Start of RECORDS FOR PROCESSING
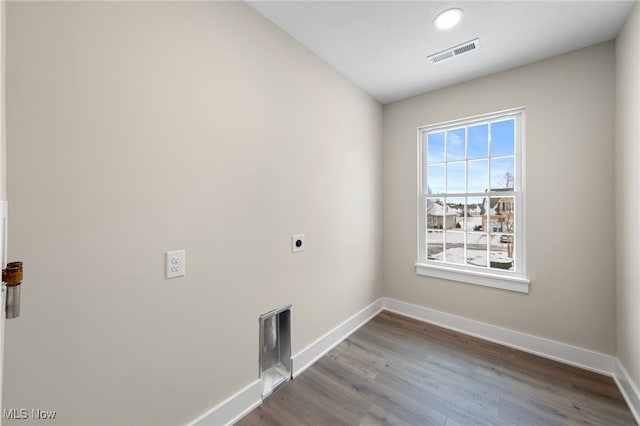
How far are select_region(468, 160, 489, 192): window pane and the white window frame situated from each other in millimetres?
67

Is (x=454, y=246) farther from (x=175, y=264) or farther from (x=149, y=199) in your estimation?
(x=149, y=199)

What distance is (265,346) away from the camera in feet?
6.19

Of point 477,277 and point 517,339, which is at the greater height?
point 477,277

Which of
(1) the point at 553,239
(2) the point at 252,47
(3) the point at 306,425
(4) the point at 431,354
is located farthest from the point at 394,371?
(2) the point at 252,47

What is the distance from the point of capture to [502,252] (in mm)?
2455

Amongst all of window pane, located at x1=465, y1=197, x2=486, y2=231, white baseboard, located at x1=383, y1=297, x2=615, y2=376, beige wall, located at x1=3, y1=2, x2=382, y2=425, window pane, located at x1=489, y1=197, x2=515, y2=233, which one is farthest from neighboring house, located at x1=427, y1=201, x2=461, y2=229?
beige wall, located at x1=3, y1=2, x2=382, y2=425

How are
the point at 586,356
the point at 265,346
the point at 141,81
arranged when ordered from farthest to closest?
the point at 586,356 → the point at 265,346 → the point at 141,81

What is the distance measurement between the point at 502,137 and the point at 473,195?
0.62 meters

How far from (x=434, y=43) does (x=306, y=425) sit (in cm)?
287

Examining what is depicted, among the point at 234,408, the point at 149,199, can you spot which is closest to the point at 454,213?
the point at 234,408

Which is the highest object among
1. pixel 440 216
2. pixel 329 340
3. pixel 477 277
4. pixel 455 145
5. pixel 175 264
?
pixel 455 145

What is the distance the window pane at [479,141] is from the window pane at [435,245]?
92 cm

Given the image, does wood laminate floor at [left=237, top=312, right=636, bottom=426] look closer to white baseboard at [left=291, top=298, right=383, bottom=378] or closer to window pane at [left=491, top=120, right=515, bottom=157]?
white baseboard at [left=291, top=298, right=383, bottom=378]

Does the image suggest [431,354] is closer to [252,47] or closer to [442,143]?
[442,143]
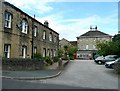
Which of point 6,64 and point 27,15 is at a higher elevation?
point 27,15

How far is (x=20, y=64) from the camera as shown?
22781 mm

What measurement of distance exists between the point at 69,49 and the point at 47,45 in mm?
31379

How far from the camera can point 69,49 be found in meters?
73.1

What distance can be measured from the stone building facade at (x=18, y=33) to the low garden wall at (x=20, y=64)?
1560 millimetres

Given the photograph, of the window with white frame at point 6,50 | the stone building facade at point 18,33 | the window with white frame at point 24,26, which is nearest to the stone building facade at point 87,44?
the stone building facade at point 18,33

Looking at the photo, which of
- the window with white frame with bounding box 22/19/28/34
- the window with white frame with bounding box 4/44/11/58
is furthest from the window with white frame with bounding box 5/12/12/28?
the window with white frame with bounding box 22/19/28/34

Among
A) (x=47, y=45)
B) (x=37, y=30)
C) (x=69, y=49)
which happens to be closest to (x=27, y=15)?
(x=37, y=30)

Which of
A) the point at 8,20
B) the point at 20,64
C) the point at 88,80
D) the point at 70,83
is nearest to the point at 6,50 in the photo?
the point at 20,64

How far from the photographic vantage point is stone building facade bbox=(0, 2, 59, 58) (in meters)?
23.7

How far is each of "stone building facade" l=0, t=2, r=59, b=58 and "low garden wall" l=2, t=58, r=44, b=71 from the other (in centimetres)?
156

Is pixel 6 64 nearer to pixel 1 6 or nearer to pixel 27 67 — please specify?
pixel 27 67

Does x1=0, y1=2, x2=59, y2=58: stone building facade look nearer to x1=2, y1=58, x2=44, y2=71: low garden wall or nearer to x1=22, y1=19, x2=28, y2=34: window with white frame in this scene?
x1=22, y1=19, x2=28, y2=34: window with white frame

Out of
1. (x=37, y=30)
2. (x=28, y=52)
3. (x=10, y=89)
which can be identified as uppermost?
(x=37, y=30)

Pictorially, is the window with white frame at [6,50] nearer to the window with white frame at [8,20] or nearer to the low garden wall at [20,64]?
the window with white frame at [8,20]
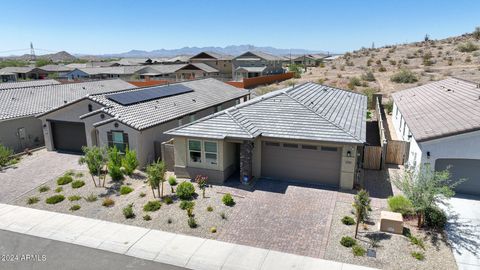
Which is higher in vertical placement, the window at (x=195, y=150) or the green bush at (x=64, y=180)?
the window at (x=195, y=150)

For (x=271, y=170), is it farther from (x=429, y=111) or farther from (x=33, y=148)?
(x=33, y=148)

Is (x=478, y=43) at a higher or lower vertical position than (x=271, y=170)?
higher

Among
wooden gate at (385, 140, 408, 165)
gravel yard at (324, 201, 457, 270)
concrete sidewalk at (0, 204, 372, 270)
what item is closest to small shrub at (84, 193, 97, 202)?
concrete sidewalk at (0, 204, 372, 270)

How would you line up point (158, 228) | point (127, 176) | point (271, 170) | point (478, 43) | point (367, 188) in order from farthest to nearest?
point (478, 43) < point (127, 176) < point (271, 170) < point (367, 188) < point (158, 228)

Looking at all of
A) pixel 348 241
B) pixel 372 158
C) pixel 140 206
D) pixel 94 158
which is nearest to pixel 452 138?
Answer: pixel 372 158

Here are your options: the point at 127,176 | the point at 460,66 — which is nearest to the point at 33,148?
the point at 127,176

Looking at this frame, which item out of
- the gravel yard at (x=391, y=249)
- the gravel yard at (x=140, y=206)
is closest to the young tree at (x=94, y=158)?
the gravel yard at (x=140, y=206)

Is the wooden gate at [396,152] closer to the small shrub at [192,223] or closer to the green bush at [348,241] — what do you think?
the green bush at [348,241]
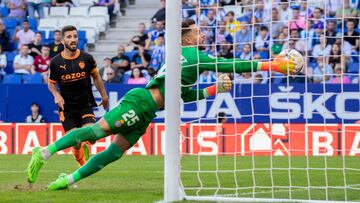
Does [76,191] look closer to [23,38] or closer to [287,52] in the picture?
[287,52]

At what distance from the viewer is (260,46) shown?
2253 cm

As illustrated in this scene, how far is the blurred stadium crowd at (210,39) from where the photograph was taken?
19594 mm

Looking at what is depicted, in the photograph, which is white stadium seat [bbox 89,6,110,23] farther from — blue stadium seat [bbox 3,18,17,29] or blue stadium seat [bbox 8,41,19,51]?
blue stadium seat [bbox 8,41,19,51]

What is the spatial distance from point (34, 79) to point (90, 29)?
3.38 m

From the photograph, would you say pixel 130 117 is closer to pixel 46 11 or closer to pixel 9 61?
pixel 9 61

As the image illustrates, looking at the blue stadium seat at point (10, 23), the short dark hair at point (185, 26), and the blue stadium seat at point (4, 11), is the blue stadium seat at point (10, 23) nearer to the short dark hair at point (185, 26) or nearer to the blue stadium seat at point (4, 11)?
the blue stadium seat at point (4, 11)

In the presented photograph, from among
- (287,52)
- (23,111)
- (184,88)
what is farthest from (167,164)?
(23,111)

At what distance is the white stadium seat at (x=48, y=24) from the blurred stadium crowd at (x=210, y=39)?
4cm

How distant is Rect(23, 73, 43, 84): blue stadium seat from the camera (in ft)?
83.5

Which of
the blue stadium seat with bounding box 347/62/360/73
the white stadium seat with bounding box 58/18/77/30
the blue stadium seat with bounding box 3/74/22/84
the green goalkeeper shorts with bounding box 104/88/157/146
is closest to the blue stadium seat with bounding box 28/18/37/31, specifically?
the white stadium seat with bounding box 58/18/77/30

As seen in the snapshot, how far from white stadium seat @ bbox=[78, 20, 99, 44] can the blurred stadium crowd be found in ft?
0.10

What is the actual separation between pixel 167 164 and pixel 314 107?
1275cm

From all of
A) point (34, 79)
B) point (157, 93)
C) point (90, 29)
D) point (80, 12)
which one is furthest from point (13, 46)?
point (157, 93)

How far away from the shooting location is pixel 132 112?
1082 cm
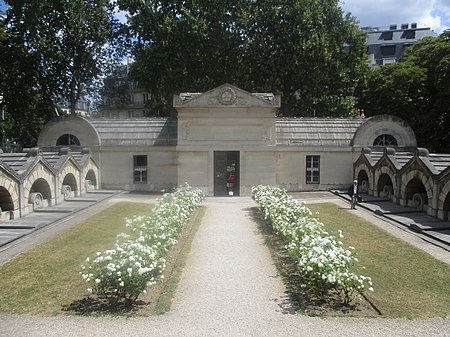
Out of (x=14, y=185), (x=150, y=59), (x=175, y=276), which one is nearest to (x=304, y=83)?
(x=150, y=59)

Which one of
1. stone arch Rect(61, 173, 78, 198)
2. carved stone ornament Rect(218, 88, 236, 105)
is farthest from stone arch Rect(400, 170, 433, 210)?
stone arch Rect(61, 173, 78, 198)

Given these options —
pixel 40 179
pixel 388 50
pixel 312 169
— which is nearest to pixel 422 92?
pixel 312 169

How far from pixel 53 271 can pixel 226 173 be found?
58.2ft

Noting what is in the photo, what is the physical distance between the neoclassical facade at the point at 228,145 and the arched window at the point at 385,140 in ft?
0.21

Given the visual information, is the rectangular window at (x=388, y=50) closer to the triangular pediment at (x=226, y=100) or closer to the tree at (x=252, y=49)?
the tree at (x=252, y=49)

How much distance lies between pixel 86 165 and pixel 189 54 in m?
17.1

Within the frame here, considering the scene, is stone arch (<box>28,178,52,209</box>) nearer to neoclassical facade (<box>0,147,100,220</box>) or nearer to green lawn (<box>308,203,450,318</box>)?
neoclassical facade (<box>0,147,100,220</box>)

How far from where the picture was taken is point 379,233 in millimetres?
17203

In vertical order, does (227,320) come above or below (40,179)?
below

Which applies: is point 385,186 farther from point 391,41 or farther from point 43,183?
point 391,41

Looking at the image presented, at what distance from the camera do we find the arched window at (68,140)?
30.6m

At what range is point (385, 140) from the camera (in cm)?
3020

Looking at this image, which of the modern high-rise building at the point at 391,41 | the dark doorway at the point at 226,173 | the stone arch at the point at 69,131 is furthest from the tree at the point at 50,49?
the modern high-rise building at the point at 391,41

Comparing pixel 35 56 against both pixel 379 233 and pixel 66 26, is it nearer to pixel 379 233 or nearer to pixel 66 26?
pixel 66 26
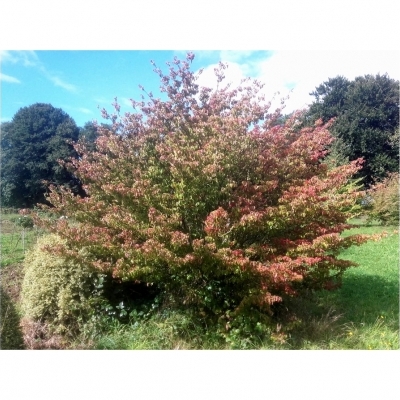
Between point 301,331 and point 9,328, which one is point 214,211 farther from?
point 9,328

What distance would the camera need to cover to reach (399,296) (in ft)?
14.4

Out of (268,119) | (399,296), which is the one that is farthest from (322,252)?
(399,296)

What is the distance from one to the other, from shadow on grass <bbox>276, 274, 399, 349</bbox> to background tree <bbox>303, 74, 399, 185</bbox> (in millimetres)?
2417

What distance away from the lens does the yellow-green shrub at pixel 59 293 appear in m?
3.12

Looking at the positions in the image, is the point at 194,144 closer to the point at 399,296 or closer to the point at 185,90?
the point at 185,90

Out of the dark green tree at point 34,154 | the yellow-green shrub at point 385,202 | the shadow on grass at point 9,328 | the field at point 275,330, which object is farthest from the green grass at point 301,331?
the yellow-green shrub at point 385,202

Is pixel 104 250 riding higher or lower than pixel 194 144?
lower

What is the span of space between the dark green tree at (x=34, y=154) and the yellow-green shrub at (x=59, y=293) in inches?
43.2

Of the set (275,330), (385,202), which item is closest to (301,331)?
A: (275,330)

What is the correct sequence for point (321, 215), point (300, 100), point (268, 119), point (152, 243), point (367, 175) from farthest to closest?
point (367, 175)
point (300, 100)
point (268, 119)
point (321, 215)
point (152, 243)

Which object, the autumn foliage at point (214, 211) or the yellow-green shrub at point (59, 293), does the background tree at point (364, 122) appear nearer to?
the autumn foliage at point (214, 211)

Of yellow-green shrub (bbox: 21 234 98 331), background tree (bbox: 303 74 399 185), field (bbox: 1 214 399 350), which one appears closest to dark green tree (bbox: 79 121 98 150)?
yellow-green shrub (bbox: 21 234 98 331)
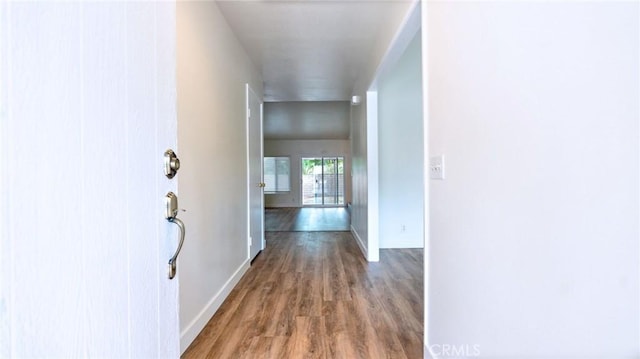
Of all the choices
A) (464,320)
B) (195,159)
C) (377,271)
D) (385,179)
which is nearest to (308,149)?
(385,179)

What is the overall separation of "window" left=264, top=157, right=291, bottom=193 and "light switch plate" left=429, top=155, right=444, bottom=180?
940 centimetres

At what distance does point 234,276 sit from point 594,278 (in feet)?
8.50

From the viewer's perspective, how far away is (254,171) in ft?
12.1

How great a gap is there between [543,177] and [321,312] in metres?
→ 1.84

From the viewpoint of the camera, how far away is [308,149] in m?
10.7

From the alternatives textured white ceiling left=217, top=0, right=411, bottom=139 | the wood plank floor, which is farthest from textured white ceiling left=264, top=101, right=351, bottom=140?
the wood plank floor

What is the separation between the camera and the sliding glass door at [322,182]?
10.9 metres

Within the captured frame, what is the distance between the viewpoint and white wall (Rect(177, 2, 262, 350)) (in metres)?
1.82

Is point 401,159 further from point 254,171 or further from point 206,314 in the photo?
point 206,314

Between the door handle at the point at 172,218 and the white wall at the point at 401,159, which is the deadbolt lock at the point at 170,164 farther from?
the white wall at the point at 401,159

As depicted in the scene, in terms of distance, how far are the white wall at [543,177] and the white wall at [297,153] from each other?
366 inches

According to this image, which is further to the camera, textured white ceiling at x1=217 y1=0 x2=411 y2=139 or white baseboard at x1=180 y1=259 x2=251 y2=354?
textured white ceiling at x1=217 y1=0 x2=411 y2=139

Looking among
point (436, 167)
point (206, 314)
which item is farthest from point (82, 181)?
point (206, 314)
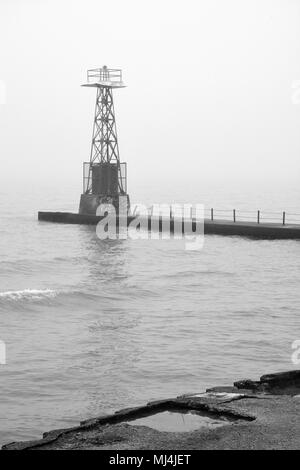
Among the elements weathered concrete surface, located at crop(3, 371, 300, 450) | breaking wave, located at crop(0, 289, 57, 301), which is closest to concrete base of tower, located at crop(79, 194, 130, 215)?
breaking wave, located at crop(0, 289, 57, 301)

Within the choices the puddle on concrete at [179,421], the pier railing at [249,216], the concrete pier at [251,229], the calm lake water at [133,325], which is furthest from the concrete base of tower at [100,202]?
the puddle on concrete at [179,421]

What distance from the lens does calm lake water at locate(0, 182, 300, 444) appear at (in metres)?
19.3

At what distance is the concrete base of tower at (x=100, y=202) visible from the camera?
6313 centimetres

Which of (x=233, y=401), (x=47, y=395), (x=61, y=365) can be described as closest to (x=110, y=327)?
(x=61, y=365)

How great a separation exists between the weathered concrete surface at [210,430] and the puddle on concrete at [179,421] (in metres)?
0.17

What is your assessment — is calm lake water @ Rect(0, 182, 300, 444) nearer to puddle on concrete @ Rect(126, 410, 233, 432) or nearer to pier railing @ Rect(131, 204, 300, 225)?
puddle on concrete @ Rect(126, 410, 233, 432)

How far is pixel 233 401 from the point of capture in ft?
49.1

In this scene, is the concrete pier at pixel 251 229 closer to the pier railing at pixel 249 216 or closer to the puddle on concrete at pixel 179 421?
the pier railing at pixel 249 216

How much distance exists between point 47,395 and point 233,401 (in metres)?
5.48

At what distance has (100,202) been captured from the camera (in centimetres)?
6362

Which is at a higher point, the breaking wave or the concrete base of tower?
the concrete base of tower

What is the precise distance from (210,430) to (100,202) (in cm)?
5087

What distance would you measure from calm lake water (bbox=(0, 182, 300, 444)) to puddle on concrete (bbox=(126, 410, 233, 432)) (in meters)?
3.22
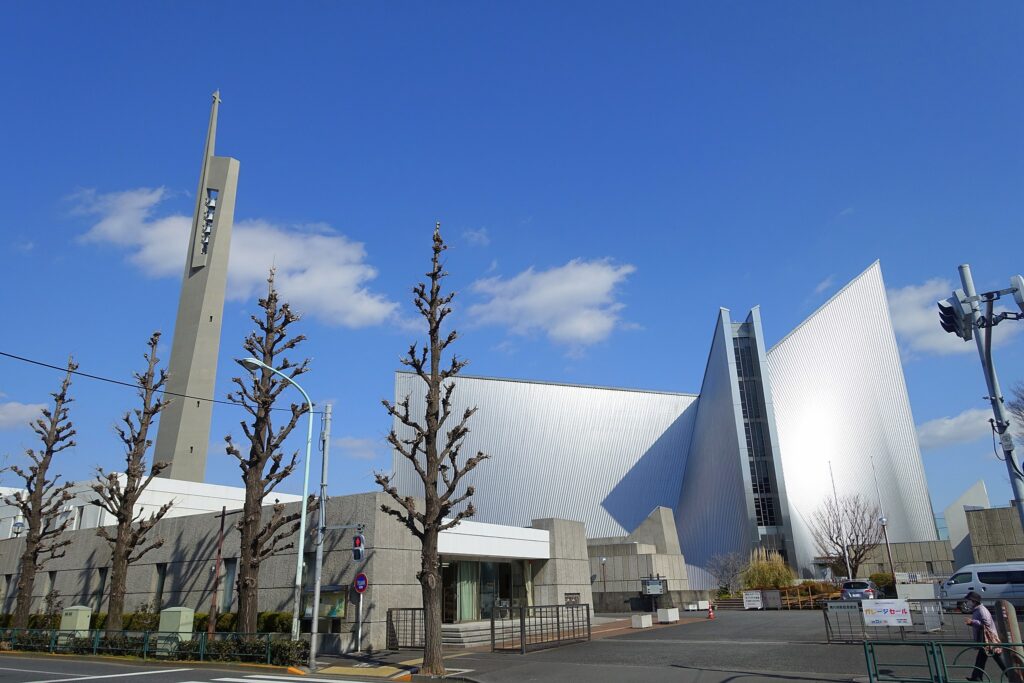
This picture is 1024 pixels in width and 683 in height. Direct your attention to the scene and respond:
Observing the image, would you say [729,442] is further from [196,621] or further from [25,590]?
[25,590]

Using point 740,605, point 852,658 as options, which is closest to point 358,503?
point 852,658

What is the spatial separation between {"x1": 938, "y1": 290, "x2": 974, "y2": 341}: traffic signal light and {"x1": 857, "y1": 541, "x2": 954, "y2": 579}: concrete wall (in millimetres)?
40889

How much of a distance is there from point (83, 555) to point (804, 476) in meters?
48.3

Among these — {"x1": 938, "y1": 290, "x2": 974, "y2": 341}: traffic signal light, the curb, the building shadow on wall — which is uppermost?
the building shadow on wall

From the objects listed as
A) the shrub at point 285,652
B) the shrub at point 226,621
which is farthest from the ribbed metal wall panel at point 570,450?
the shrub at point 285,652

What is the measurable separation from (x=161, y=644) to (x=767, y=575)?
34796 mm

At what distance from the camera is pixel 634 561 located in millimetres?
37281

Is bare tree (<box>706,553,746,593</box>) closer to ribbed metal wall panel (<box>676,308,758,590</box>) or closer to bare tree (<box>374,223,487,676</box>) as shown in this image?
ribbed metal wall panel (<box>676,308,758,590</box>)

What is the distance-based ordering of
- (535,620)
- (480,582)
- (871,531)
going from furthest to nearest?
(871,531), (480,582), (535,620)

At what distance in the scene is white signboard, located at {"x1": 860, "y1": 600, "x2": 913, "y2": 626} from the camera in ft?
57.1

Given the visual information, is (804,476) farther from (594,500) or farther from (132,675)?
(132,675)

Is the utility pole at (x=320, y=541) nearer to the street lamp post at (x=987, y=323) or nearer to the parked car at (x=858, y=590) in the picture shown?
the street lamp post at (x=987, y=323)

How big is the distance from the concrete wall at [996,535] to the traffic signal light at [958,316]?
2992 centimetres

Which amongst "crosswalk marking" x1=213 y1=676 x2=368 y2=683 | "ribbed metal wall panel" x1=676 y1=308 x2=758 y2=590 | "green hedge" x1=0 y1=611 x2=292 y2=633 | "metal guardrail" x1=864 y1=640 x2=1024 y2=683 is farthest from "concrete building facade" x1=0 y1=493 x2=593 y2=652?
"ribbed metal wall panel" x1=676 y1=308 x2=758 y2=590
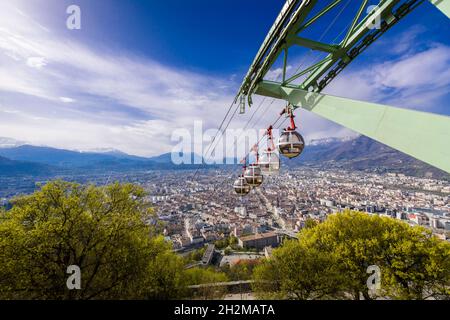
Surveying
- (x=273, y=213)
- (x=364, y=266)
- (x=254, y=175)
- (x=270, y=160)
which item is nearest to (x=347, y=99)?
(x=270, y=160)

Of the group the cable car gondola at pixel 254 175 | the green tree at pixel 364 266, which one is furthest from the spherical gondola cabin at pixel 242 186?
the green tree at pixel 364 266

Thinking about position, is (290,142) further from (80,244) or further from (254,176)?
(80,244)

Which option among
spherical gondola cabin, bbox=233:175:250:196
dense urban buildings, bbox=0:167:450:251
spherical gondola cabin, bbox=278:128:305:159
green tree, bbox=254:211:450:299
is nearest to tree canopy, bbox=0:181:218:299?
spherical gondola cabin, bbox=233:175:250:196

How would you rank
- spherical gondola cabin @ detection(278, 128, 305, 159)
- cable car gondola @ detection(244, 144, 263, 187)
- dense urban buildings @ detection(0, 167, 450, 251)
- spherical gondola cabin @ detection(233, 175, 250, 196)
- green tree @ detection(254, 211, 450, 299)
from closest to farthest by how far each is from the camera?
1. spherical gondola cabin @ detection(278, 128, 305, 159)
2. cable car gondola @ detection(244, 144, 263, 187)
3. spherical gondola cabin @ detection(233, 175, 250, 196)
4. green tree @ detection(254, 211, 450, 299)
5. dense urban buildings @ detection(0, 167, 450, 251)

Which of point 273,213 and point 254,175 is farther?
point 273,213

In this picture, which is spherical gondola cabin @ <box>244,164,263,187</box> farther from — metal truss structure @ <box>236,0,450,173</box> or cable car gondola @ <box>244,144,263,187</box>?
metal truss structure @ <box>236,0,450,173</box>

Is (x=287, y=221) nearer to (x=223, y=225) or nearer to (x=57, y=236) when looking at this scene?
(x=223, y=225)

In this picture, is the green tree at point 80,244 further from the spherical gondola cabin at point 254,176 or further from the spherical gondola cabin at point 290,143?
the spherical gondola cabin at point 290,143
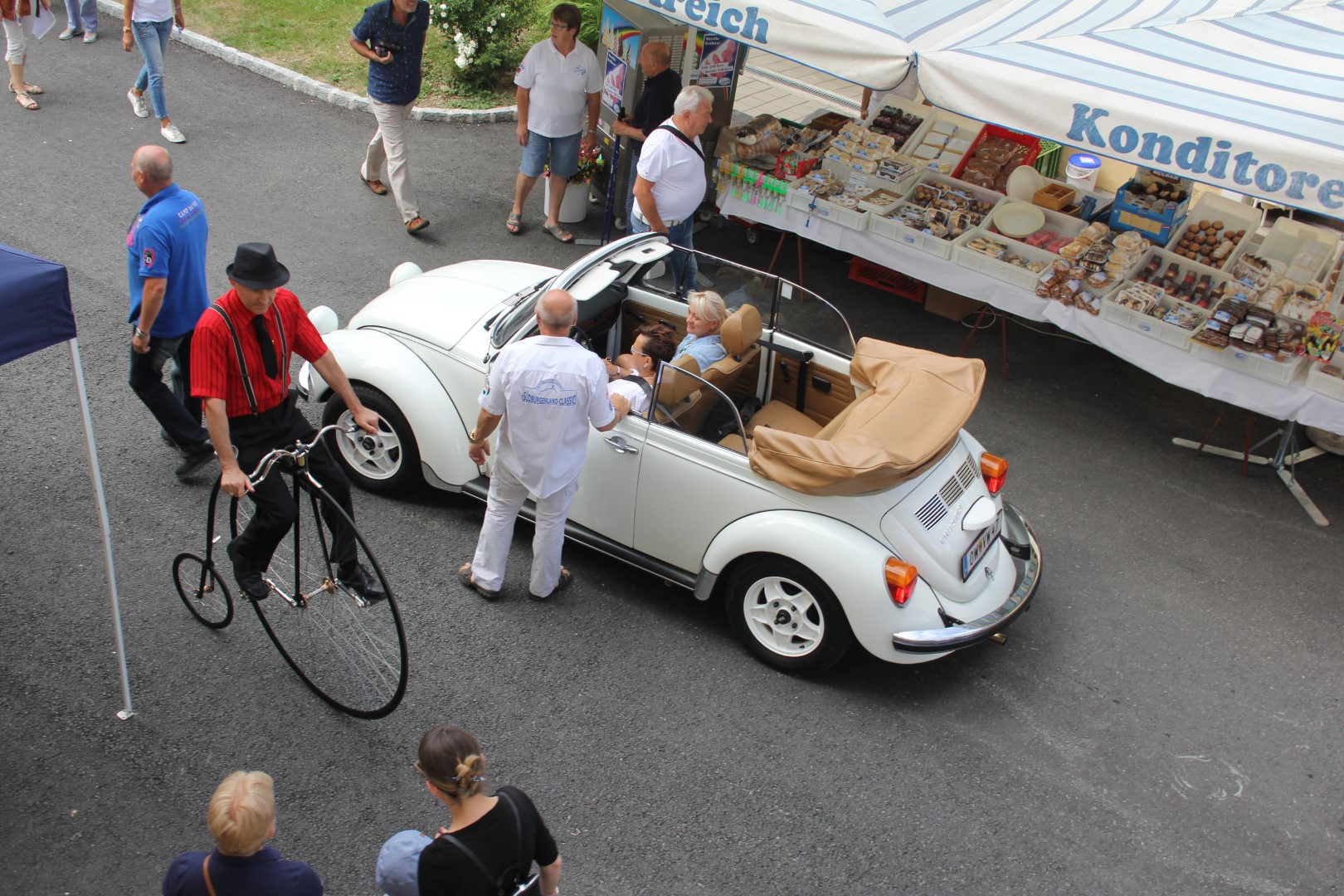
End of RECORDS FOR PROCESSING
### SET TASK
Copy out the records above word for word, from the line containing "What is the spatial separation" through the line containing "2992 centimetres", both lines included.

### COMPLETE ANSWER
What is the spatial separation between {"x1": 938, "y1": 290, "x2": 974, "y2": 341}: traffic signal light and {"x1": 857, "y1": 541, "x2": 954, "y2": 579}: concrete wall (in millimetres)?
40889

How much of a distance is there from point (83, 555) to point (804, 476) in meters?
48.3

Among these — {"x1": 938, "y1": 290, "x2": 974, "y2": 341}: traffic signal light, the curb, the building shadow on wall — which is uppermost?
the building shadow on wall

From the objects listed as
A) the shrub at point 285,652
B) the shrub at point 226,621
which is farthest from the ribbed metal wall panel at point 570,450?
the shrub at point 285,652

What is the measurable separation from (x=161, y=644) to (x=767, y=575)?
34796 mm

At what distance from the camera is pixel 634 561 located in millimetres?
37281

Is bare tree (<box>706,553,746,593</box>) closer to ribbed metal wall panel (<box>676,308,758,590</box>) or closer to bare tree (<box>374,223,487,676</box>) as shown in this image?
ribbed metal wall panel (<box>676,308,758,590</box>)

What is the distance-based ordering of
- (535,620)
- (480,582)
- (871,531)
going from furthest to nearest?
(871,531), (480,582), (535,620)

At what distance in the scene is white signboard, located at {"x1": 860, "y1": 600, "x2": 913, "y2": 626} from the camera in ft?
57.1

Given the visual information, is (804,476) farther from (594,500) or farther from (132,675)?
(132,675)

Is the utility pole at (x=320, y=541) nearer to the street lamp post at (x=987, y=323) or nearer to the parked car at (x=858, y=590) in the picture shown?
the street lamp post at (x=987, y=323)

How big is the distance from the concrete wall at [996,535] to the traffic signal light at [958,316]?
2992 centimetres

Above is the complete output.